Much has been written about industrial hemp. We have assembled a small sampling of hemp book when we feel are the more helpful to a new person learning about this plant and is many used.
Hemp Bound by Doug Fine – This bestselling author embarks on a humorous yet rigorous journey to meet the men and women who are testing, researching, and pioneering hemp’s applications for the twenty-first century. From Denver, where Fine hitches a ride in a hemp-powered limo; to Asheville, North Carolina, where carbon-negative hempcrete-insulated houses are sparking a mini housing boom; to Manitoba where he raps his knuckles on the hood of a hemp tractor; and finally to the fields of east Colorado, where practical farmers are looking toward hemp to restore their agricultural economy—Fine learns how eminently possible it is for this misunderstood plant to help us end dependence on fossil fuels, heal farm soils damaged after a century of growing monocultures, and bring even more taxable revenue into the economy than its smokable relative.
Advances in Hemp Research by Paolo Ranalli – This is the modern compilation for all your hemp questions, with the answers coming from years of hemp research done in Europe. If you don’t have a degree in agronomy or a heavy background in agriculture and terminology then this book may be a bit of a hard read, but it does cover all of the information that is needed to piece together the results of dozens of years of hemp farming in Europe.
The Emperor Wears No Clothes by Jack Herer – “The Emperor” is the most important book ever published about hemp. From its original printing in 1985 to, say 1995, the comprehension level of the magnitude of government perfidy rose exponentially among those of us who were already actively opposed to cannabis prohibition laws.
The Great American Hemp Industry by Jack Frazier – In the chapter, “Hemp Discovers America,” Frazier proves that hemp was growing in North and South America long before Europeans brought their seed. Using only first-hand sources (explorers of the 16th and 17th century) Frazier assembles a body of evidence to that effect. Frazier explores the idea that the ancient Phoenicians traded with native North Americas. How else could one explain the Roman and Hebrew coins found in Kentucky? Frazier writes with great clarity of thought, expanding beyond the hemp plant itself into ancient cultures.

§ To be done:
a: Count the lines in the rows that contain the string "when", and give only that number.
b: Write the next part of the list of hemp books, starting right after its last sentence.
The list of hemp books and the rows come from separate sources.

Spatial questions linked to pictures
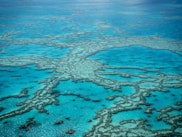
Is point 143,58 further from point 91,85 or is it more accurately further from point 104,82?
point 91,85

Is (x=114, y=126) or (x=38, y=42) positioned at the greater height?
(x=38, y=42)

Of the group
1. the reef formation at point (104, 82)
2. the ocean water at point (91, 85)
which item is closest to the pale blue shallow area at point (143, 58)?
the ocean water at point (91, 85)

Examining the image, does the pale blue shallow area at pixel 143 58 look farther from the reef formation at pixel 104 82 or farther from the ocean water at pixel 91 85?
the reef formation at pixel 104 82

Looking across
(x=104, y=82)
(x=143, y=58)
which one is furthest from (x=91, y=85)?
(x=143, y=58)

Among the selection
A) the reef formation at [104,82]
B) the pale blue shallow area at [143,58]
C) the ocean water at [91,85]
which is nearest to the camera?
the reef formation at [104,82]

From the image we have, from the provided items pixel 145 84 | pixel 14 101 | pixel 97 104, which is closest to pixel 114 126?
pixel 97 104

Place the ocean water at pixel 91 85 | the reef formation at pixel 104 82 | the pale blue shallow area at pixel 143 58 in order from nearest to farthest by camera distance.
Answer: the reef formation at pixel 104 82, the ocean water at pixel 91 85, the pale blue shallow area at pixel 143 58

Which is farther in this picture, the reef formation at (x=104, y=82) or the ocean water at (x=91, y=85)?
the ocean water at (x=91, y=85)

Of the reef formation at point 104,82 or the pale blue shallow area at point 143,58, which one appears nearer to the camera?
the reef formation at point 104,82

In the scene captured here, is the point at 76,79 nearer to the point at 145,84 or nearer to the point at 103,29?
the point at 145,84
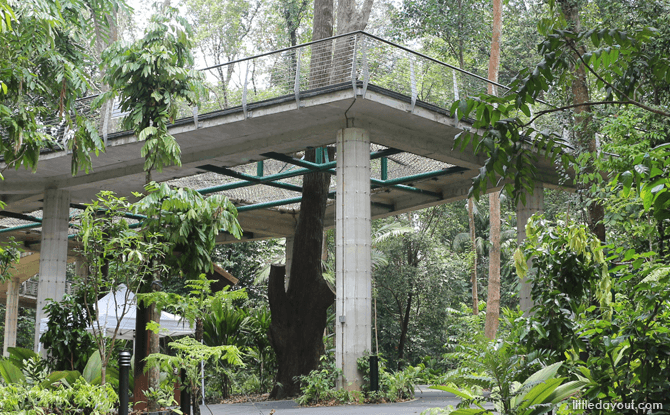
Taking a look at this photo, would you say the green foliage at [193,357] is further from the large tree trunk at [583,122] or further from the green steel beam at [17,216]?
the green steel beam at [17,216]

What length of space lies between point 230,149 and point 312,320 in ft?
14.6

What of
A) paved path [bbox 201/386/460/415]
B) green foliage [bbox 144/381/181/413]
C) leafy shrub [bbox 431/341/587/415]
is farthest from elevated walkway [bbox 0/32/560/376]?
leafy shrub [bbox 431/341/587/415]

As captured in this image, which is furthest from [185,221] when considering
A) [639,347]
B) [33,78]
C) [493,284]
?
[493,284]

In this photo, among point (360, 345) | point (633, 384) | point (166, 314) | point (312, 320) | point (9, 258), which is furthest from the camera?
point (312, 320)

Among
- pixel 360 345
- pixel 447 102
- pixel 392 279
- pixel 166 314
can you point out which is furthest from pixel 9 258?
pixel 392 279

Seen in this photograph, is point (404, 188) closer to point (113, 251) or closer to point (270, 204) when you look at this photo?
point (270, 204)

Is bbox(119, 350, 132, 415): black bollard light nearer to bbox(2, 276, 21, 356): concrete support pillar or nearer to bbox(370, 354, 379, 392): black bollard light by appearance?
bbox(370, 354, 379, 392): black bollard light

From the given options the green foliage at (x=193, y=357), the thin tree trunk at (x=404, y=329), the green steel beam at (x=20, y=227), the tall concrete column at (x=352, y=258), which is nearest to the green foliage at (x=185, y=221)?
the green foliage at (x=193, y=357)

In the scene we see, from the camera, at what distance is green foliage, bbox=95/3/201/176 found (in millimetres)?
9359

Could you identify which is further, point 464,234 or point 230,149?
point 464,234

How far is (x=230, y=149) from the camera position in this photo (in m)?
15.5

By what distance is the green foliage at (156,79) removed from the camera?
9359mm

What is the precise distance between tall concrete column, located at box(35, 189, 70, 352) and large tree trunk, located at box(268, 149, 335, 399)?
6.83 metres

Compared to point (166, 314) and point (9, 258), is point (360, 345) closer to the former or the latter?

§ Results of the tasks:
a: 2

b:
Hemp: Lifeline to the Future by Chris Conrad – Conrad’s book is the best-sourced and most reliable hemp text available today. I used it as the foundation for my article, “Get the Facts”, in this issue of Hemphasis. The footnotes are located at the bottom of each page, saving a researcher a considerable amount of time. While I’ve discovered errors, Conrad can be forgiven them in a book covering a topic on which the government deliberately hides the truth.
Hemp Horizons by John Roulac – Roulac provides hope for tomorrow as he covers every aspect of industrial hemp farming and what it could mean to the world economy, the environment, the farmer, and everyday life. Roulac diagrams all six parts of the hemp plant (seed, leaf, root, long bast fiber, medium bast fiber, and hurd), showing what each part could mean to modern industry, disputing misinformation while providing a good history of hemp, including ancient hemp uses, the Dupont, Anslinger, Hearst, and Mellon Hemp/Reefer Madness conspiracy of 1937, and the modern comeback of hemp, and modern farming techniques.
Industrial Hemp: Practical Products – Paper to Fabric to Cosmetics by John Roulac – If you want to learn a lot about hemp from a reliable source, but you don’t have a lot of time to read, this is the book for you. Printed on hemp paper, Industrial Hemp offers the hemp history of China and Europe up to modern times, including the importance of the decorticator machine, and how hemp led to victory in WWII. Hemptech shows how valuable hemp is as a renewable resource, as a fiber. Much is covered in a short space; from green farming, to the superiority of hemp over cotton, to what possibilities exist, and how to change your own life.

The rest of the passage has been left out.